Eat an Energy-Boosting Breakfast

Eat an Energy-Boosting Breakfast

Eating breakfast has been shown to help students who eat breakfast have more energy and better concentration. If it’s true for students in school, then it’s likely adults can reap these benefits as well. When you move seamlessly from bed-to-work it may come with a sense of sluggishness. But taking the time to eat breakfast in between can give you the jumpstart you need. While the act of eating breakfast is probably the most important part it helps when you make healthy choices. Healthy choices in the morning can also help you eat healthier throughout the day. Green smoothies are a great option, but if you’re not one to go for kale or spinach n the morning, try something hearty like pumpkin oat pancakes or something light like banana and oat breakfast cookies

Read or Keep a Journal

Read or Keep a Journal

Reading or writing in the morning is an easy way to get your brain working. According to Medium as you’re reading “your brain is decoding a series of abstract symbols and synthesizing the results into complex ideas.” The entire process requires functions from multiple parts of your brain and reading first thing will initiate those processes as you begin your day. You can also choose reading material to help inspire and motivate you to take on new and challenging tasks. 
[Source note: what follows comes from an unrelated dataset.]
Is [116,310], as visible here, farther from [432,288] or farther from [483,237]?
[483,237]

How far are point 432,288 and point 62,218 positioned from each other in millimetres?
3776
Keeping a journal and writing to start your day can also stimulate your brain. A study from researchers at a German University noted that once participants began writing they showed activity in the hippocampus region of the brain. The hippocampus is the part of the brain that deals with memory and long-term memory is important for learning. Writing will help strengthen your hippocampus which can also have long-term health benefits. Beyond that, writing the morning can help adjust your attitude for the day when you focus on topics to cultivate gratitude and positivity. If you’re more reflective, then try keeping a dream journal which is a natural partner to morning writing because the best time to capture dreams is right after you wake. 

As a bonus, you can pair reading or journaling with both a healthy breakfast and black coffee. If you want to make it a superfecta try it all in the child pose. Ok, maybe don’t do that. 

A Last Bit of Advice

Getting a new morning routine off the ground is difficult under the best of circumstances. If your current scenario for changing the norm isn’t exactly ideal start slow with one new positive habit. It’s also extremely helpful to prepare as much as possible the night before. If you’re going to try yoga, get your workout clothes, yoga map and routine laid out before bed. The same is true of placing your book or journal next to your bed. But most of all, give it time to take hold. When you’re starting something new, it’s easy to miss a day because life happens or you just really want that extra sleep. Don’t give up, just try again tomorrow.